Launched:Counter Fraud Good Practice Guide for Food and Drink Businesses
Download the Counter Fraud Good Practice Guide now
“Fraud undermines the financial health and reputation of food and drink businesses. It is the last, great unreduced business cost with the latest research data, across 17 years, showing that this cost averages over 5% of expenditure."
The Chartered Institute of Environmental Health (CIEH) launches the Counter Fraud Good Practice Guide for Food and Drink Businesses, which helps food and drink businesses adopt established counter fraud good practice.
The good practice guidance was developed by CIEH Food in collaboration with the University of Portsmouth’s Centre for Counter Fraud Studies, the Food Standards Agency’s National Food Crime Unit, Food Standards Scotland’s Food Crime and Incidents Unit, and the Intellectual Property Office.

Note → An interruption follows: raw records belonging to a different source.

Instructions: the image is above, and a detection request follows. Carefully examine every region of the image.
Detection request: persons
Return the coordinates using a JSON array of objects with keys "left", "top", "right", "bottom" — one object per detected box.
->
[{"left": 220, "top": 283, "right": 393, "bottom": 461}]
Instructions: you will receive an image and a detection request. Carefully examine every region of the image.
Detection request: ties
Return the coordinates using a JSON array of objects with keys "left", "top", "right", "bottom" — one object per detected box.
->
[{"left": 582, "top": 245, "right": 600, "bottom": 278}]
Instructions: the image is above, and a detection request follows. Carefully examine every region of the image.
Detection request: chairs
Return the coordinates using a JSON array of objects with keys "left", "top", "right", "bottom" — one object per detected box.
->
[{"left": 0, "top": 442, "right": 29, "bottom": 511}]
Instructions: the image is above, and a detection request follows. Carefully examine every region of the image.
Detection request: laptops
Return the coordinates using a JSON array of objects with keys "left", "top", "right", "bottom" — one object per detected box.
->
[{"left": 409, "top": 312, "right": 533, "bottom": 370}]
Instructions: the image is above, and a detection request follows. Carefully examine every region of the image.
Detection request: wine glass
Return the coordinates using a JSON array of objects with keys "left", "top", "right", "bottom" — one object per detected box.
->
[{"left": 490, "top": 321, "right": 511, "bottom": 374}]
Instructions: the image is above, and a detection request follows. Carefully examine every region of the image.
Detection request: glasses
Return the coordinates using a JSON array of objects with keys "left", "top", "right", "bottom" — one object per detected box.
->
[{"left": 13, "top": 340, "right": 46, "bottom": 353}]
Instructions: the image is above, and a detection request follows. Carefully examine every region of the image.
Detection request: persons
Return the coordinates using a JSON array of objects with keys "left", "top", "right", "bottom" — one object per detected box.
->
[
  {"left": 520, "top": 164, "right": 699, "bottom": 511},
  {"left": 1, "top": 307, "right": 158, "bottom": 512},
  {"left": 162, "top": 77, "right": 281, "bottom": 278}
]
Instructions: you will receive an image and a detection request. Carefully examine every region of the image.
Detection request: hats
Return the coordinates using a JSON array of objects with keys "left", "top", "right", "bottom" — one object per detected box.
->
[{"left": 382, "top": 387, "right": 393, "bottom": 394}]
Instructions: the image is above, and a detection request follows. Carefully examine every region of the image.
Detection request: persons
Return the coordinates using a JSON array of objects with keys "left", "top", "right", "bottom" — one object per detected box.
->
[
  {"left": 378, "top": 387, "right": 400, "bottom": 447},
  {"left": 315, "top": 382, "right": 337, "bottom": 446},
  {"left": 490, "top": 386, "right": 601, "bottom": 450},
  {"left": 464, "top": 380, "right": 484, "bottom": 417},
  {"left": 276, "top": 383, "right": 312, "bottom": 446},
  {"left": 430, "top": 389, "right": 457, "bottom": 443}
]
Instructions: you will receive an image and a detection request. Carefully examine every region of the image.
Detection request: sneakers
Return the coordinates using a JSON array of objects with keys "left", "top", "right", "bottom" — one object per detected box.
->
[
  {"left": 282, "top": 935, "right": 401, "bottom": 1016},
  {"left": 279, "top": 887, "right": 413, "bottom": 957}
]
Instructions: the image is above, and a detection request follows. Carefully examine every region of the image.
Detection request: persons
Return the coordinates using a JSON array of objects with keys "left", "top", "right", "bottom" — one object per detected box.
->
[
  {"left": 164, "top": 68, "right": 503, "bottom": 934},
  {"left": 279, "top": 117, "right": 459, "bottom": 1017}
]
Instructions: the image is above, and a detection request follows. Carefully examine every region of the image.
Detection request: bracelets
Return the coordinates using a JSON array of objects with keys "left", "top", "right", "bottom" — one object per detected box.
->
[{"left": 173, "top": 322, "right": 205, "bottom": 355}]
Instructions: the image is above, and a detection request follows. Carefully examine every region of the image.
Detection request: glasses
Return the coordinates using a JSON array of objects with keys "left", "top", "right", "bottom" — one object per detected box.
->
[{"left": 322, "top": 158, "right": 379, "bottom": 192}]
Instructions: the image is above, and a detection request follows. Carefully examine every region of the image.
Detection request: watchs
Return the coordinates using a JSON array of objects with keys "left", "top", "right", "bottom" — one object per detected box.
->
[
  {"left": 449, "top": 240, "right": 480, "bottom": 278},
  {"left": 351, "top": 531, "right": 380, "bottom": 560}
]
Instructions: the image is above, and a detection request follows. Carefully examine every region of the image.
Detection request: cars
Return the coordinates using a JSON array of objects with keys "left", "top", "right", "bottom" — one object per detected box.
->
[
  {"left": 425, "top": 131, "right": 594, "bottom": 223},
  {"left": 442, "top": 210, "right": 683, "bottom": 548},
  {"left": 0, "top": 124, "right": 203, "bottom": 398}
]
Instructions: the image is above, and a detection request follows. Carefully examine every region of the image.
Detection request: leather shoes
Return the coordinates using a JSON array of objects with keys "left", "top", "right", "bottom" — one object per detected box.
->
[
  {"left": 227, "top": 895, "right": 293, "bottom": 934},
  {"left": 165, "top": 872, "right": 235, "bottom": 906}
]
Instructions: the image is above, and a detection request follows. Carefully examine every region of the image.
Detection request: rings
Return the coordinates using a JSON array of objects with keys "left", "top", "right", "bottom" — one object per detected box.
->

What’s the problem and why improve?
Fraud is an issue for every business in every sector as it leads to financial costs, undermines consumer confidence and can potentially impact consumers’ health and wellbeing. For the food and drink industry in particular, fraud can take the form of a contaminated substance being added to a product, food products could be falsely advertised or fictitious companies can be created to receive goods on credit before disappearing without paying invoices.
“This is a serious problem as fraud not only has the potential to impact on an individual business’ profits and reputation but it also reflects on the food industry as a whole and more importantly risks consumers’ trust and health,” said Eoghan Daly.
“Food businesses need to quickly change their approach and adopt good practice in counter fraud as a key element of day to day business, before profits are hit and they lose customers.”